Single-cell Analysis Reveals Inter- and Intratumour Heterogeneity in Metastatic Breast Cancer

Overview

Journal J Mammary Gland Biol Neoplasia

Date 2023 Dec 8

PMID 38066300

Authors

Baptiste Hamelin

Milan M S Obradovic

Atul Sethi

Michal Kloc

Simone Munst

Christian Beisel

Katja Eschbach

Hubertus Kohler

Savas Soysal

Marcus Vetter

Walter P Weber

Michael B Stadler

Mohamed Bentires-Alj

Affiliations

Soon will be listed here.

Abstract

Metastasis is the leading cause of cancer-related deaths of breast cancer patients. Some cancer cells in a tumour go through successive steps, referred to as the metastatic cascade, and give rise to metastases at a distant site. We know that the plasticity and heterogeneity of cancer cells play critical roles in metastasis but the precise underlying molecular mechanisms remain elusive. Here we aimed to identify molecular mechanisms of metastasis during colonization, one of the most important yet poorly understood steps of the cascade. We performed single-cell RNA-Seq (scRNA-Seq) on tumours and matched lung macrometastases of patient-derived xenografts of breast cancer.
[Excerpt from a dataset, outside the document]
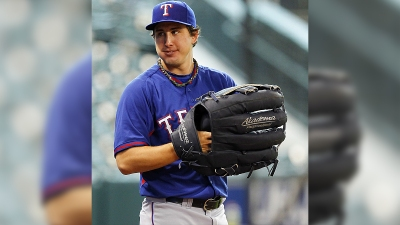 Rangers' Holland Pitches 3 Scoreless in Spring Debut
After correcting for confounding factors such as the cell cycle and the percentage of detected genes (PDG), we identified cells in three states in both tumours and metastases. Gene-set enrichment analysis revealed biological processes specific to proliferation and invasion in two states. Our findings suggest that these states are a balance between epithelial-to-mesenchymal (EMT) and mesenchymal-to-epithelial transitions (MET) traits that results in so-called partial EMT phenotypes. Analysis of the top differentially expressed genes (DEGs) between these cell states revealed a common set of partial EMT transcription factors (TFs) controlling gene expression, including ZNF750, OVOL2, TP63, TFAP2C and HEY2. Our data suggest that the TFs related to EMT delineate different cell states in tumours and metastases. The results highlight the marked interpatient heterogeneity of breast cancer but identify common features of single cells from five models of metastatic breast cancer.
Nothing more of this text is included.